Muhafazakârlığın genel özelliklerini özetleyerek başladığı yazısına Kuşoğlu, kelamı Türkiye’ye getirerek, şöyle devam ediyor:
“Kurtuluş, kuruluş çabasının ve sistemin dışında kalan muhafazakâr niyet akımı, daha evvel koalisyonlarla ulaştığı iktidara tek başına 2002 yılında ulaşmıştır.
….muhafazakâr zihniyetin demokrasinin en temel kurumlarından sandıkla gelip-gitmeyi benimsemesi yahut benimsemiş görünmesi İslam dünyası ve Ortadoğu idareleri açısından çok değerli bir gelişmedir. Sonuçta sandıkla gelen muhafazakâr İslamcı bir zihniyetin yeniden sandıkla gitmesi, bir birinci olarak ve tüm İslam toplumları için örnek oluşturacaktır.”
Kuşoğlu’nun bu sözleri, ABD-CIA eski II. Başkanı G. Fuller’in “Yeni Türkiye Cumhuriyeti” ismiyle lisanımızda de yayımlanan ve ABD’nin resmi görüşlerini yansıtan ve bu köşede özetlenen görüşlerle teğe bir örtüşüyor. Buna nazaran ABD, Soğuk Savaş sonrasında Türkiye’ye yeni misyonlar yükledi; bu misyonların başında, bu ülkede “Ilımlı İslamcı” bir iktidarın seçimle işbaşına gelmesi ve seçimle gitmesi, böylece Türkiye’nin İslam coğrafyasında biricik “örnek ülke” olması geliyordu.

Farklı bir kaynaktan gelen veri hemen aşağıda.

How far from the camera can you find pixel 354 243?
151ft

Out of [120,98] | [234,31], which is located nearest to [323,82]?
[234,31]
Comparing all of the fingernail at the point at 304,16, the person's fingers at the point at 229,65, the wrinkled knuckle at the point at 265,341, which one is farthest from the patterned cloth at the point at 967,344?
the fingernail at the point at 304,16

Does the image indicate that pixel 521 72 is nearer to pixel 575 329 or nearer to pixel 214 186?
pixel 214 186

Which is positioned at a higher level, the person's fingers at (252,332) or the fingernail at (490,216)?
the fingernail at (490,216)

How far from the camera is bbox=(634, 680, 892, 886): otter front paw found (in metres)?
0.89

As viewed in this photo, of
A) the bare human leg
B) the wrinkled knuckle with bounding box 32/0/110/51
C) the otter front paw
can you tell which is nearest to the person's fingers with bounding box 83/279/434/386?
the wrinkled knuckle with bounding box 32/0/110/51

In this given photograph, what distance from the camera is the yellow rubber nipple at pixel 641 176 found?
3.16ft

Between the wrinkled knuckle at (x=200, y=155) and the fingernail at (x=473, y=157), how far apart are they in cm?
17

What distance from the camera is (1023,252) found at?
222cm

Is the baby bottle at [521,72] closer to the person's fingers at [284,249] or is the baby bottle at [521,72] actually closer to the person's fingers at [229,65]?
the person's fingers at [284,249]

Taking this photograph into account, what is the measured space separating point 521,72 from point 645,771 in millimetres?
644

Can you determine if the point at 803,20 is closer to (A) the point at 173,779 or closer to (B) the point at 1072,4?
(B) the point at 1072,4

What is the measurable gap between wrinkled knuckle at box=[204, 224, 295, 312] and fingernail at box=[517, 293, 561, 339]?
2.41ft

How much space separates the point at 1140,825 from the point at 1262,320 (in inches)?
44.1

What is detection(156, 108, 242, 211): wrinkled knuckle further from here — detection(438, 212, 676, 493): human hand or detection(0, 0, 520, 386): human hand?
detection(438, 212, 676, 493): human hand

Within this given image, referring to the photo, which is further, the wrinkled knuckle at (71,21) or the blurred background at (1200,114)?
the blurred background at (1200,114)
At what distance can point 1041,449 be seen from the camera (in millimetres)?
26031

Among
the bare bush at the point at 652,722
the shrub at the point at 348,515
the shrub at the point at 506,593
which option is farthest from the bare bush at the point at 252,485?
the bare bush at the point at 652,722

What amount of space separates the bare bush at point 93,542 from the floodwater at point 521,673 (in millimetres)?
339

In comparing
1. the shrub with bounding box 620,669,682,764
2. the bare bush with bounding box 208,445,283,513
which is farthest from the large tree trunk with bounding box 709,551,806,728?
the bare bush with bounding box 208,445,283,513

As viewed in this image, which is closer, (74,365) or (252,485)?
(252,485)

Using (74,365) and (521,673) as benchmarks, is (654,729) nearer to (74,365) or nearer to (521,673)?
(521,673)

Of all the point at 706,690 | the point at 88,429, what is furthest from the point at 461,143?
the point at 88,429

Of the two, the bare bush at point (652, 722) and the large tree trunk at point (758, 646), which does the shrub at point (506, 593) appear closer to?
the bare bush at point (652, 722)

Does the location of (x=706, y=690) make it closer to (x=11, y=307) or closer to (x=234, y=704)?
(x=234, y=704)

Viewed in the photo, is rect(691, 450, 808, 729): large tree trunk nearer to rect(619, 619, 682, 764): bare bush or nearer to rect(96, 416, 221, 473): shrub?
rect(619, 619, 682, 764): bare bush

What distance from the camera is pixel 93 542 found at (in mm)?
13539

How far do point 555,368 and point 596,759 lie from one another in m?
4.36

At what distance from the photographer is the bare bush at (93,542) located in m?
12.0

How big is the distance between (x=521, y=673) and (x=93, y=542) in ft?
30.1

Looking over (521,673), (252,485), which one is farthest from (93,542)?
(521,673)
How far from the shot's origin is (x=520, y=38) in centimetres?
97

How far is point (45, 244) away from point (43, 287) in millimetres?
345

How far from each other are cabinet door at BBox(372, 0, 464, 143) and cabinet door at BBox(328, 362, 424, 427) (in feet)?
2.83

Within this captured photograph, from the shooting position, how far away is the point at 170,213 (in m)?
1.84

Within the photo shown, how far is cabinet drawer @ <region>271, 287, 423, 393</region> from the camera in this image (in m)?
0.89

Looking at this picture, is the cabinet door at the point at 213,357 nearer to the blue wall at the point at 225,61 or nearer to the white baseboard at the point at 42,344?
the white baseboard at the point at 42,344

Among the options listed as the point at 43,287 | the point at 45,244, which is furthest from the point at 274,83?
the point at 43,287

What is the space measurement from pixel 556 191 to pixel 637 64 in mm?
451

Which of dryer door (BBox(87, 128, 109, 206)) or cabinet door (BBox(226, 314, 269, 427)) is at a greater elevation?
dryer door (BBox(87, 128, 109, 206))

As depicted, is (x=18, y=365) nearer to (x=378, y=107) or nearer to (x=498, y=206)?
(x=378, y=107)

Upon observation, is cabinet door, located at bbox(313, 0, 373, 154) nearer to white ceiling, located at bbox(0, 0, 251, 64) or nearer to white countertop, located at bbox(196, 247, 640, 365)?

Kılıçdaroğlu’nun ideoloğu Kuşoğlu devam ediyor:
“Erdoğan iktidarı hala muhafazakâr mıdır?’ diye sormak ve Erdoğan mutedil muhafazakârları da gitgide endişelendiriyor tespitini yapmak gerekir. Zira Erdoğan İdaresi toplumda kutuplaşmayı artırmakta ve yeni naslar icat ederek İslam’a ziyan vermektedir.”
Erdoğan’ın “İslâm’a zarar” verdiği saptandıktan sonra Kuşoğlu, daha yakına da geliyor:
“…Türkiye’de siyasal İslamcı muhafazakârlık demokratik muhafazakârlığa Davutoğlu, Karamollaoğlu ve Babacan üzere önderlerle dönüşme eşiğindedir. O nedenle de Kemal Kılıçdaroğlu’nun ‘Helalleşme’ söylemi demokrasimiz için tam vaktinde, yerinde ve manalı bir davet olmuştur.”
Seçim sürecinde, CHP düzgünce dönüştürüldü; Millet İttifakı- Altılı Masa eliyle uygulamaya konulan bu görüşler, Siyasal İslâm’ın bir sefer daha “sandıktan çıkmasını”, üstelik altı genel başkanı Meclis dışında bırakarak, çok güçlü ve kalıcılaşacak biçimde çıkmasını sağladı.
Böylece, Kılıçdaroğlu “liderliğinde” CIA’in istekleri yerine getirildi. Türkiye’de, iktidarı ve ana muhalefetiyle İslam coğrafyasına örnek olacak bir “sandık demokrasisi” gayesine ulaşıldı.
Meclis dışında kalan Kılıçdaroğlu, “ben adayım demem” tafrasını da atarak, Genel Liderimizi “yedirtmeyiz” diye yeri-göğü inleten “kendi seçtiklerinin” coşkulu alkışları ortasında yine genel lider seçilecek olmanın “demokratlığı” ile yerinde kalmaya çalışıyor.
Öyle mi?
Artık kâfi.
Kılıçdaroğlu, sana son bir “eski dost ve parti arkadaşı” önerisi, ülkemize ve partimize daha fazla ziyan verme; adamlarını da al ve bir an önce git. Birileri bırakmana müsaade verilmiyorsa, dürüst ol ve bunu kamuoyuna açıkla.